Neurological disorders with similar symptoms and age of onset are familial epilepsies with autosomal dominant transmission, developmental epileptic encephalopathies, paroxysmal movement disorders, opsoclonus-myoclonus syndrome or other paroxysmal neurologic dysfunctions.

Prenatal diagnosis is possible where the pathogenic variant has previously been identified in a family member.

Mutations are mainly de novo autosomal dominant. Familial cases and autosomal recessive inheritance have been reported. Once a parent is diagnosed with a pathogenic variant, prenatal genetic testing is possible.

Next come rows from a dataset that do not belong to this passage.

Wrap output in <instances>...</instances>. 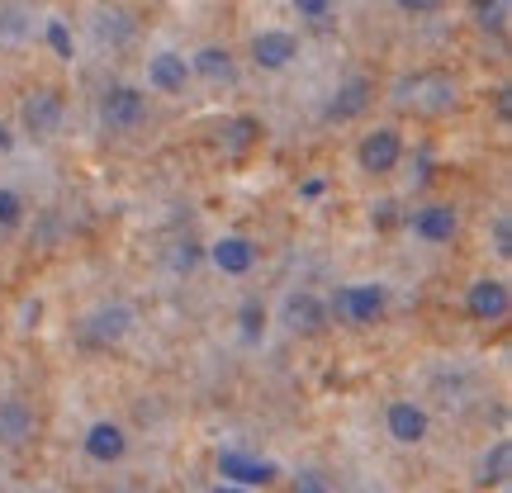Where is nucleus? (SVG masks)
<instances>
[{
	"label": "nucleus",
	"mask_w": 512,
	"mask_h": 493,
	"mask_svg": "<svg viewBox=\"0 0 512 493\" xmlns=\"http://www.w3.org/2000/svg\"><path fill=\"white\" fill-rule=\"evenodd\" d=\"M332 313L351 328H370L384 318V285H342L332 299Z\"/></svg>",
	"instance_id": "f257e3e1"
},
{
	"label": "nucleus",
	"mask_w": 512,
	"mask_h": 493,
	"mask_svg": "<svg viewBox=\"0 0 512 493\" xmlns=\"http://www.w3.org/2000/svg\"><path fill=\"white\" fill-rule=\"evenodd\" d=\"M512 309V294H508V280H494V275H484L475 280L470 290H465V313L475 318V323H503Z\"/></svg>",
	"instance_id": "f03ea898"
},
{
	"label": "nucleus",
	"mask_w": 512,
	"mask_h": 493,
	"mask_svg": "<svg viewBox=\"0 0 512 493\" xmlns=\"http://www.w3.org/2000/svg\"><path fill=\"white\" fill-rule=\"evenodd\" d=\"M399 157H403L399 128H375V133H366L361 147H356V162H361V171H370V176H389V171L399 166Z\"/></svg>",
	"instance_id": "7ed1b4c3"
},
{
	"label": "nucleus",
	"mask_w": 512,
	"mask_h": 493,
	"mask_svg": "<svg viewBox=\"0 0 512 493\" xmlns=\"http://www.w3.org/2000/svg\"><path fill=\"white\" fill-rule=\"evenodd\" d=\"M384 427H389V437L399 441V446H422L427 432H432V418H427V408H418L413 399H394L389 413H384Z\"/></svg>",
	"instance_id": "20e7f679"
},
{
	"label": "nucleus",
	"mask_w": 512,
	"mask_h": 493,
	"mask_svg": "<svg viewBox=\"0 0 512 493\" xmlns=\"http://www.w3.org/2000/svg\"><path fill=\"white\" fill-rule=\"evenodd\" d=\"M147 114V95L138 86H110L100 100V119L105 128H138Z\"/></svg>",
	"instance_id": "39448f33"
},
{
	"label": "nucleus",
	"mask_w": 512,
	"mask_h": 493,
	"mask_svg": "<svg viewBox=\"0 0 512 493\" xmlns=\"http://www.w3.org/2000/svg\"><path fill=\"white\" fill-rule=\"evenodd\" d=\"M280 323H285L294 337H318V332L328 328V304H323L318 294H290Z\"/></svg>",
	"instance_id": "423d86ee"
},
{
	"label": "nucleus",
	"mask_w": 512,
	"mask_h": 493,
	"mask_svg": "<svg viewBox=\"0 0 512 493\" xmlns=\"http://www.w3.org/2000/svg\"><path fill=\"white\" fill-rule=\"evenodd\" d=\"M294 57H299V43H294V34H285V29H261V34L252 38V62L261 72H280V67H290Z\"/></svg>",
	"instance_id": "0eeeda50"
},
{
	"label": "nucleus",
	"mask_w": 512,
	"mask_h": 493,
	"mask_svg": "<svg viewBox=\"0 0 512 493\" xmlns=\"http://www.w3.org/2000/svg\"><path fill=\"white\" fill-rule=\"evenodd\" d=\"M81 451H86V460H95V465H114V460H124V451H128V432L119 422H91V432L81 437Z\"/></svg>",
	"instance_id": "6e6552de"
},
{
	"label": "nucleus",
	"mask_w": 512,
	"mask_h": 493,
	"mask_svg": "<svg viewBox=\"0 0 512 493\" xmlns=\"http://www.w3.org/2000/svg\"><path fill=\"white\" fill-rule=\"evenodd\" d=\"M219 475L228 484H242V489H252V484H271L280 470H275L271 460H256L247 451H219Z\"/></svg>",
	"instance_id": "1a4fd4ad"
},
{
	"label": "nucleus",
	"mask_w": 512,
	"mask_h": 493,
	"mask_svg": "<svg viewBox=\"0 0 512 493\" xmlns=\"http://www.w3.org/2000/svg\"><path fill=\"white\" fill-rule=\"evenodd\" d=\"M57 124H62V95L57 91H34L24 100V128H29V133L53 138Z\"/></svg>",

To establish the extent of disease and needs of a GLUT1-DS patient, the following evaluations are recommended: neurological examination, EEG monitoring, consultation with a clinical geneticist, neuropsychological assessment in order to implement a personalized motor, occupational and speech therapy. Ketogenic dietary therapies (KDTs) are, to date, the gold standard treatment for the syndrome: ketone bodies can cross the blood brain barrier and act as alternative fuel for brain metabolism. KDTs are usually effective in controlling seizures; furthermore, neuropsychological impairment and movement disorders may improve. Patients should start KDT as early as possible and continue in adulthood, as symptoms may return upon discontinuation. Some patients may also receive treatment with anti-seizure medications. Certain molecules, such as methylxanthines, phenobarbital, and valproic acid, should be avoided as they have the potential to inhibit Glut1 transport. Therapies currently under investigation are alpha-lipoic acid, ketone esters, triheptanoin and gene therapy.

Epileptic manifestations tend to improve or disappear later in life; however, the movement disorder becomes more prominent. Neuropsychological impairment and language disorder do not worsen, but they could be more evident affecting social functioning in adulthood.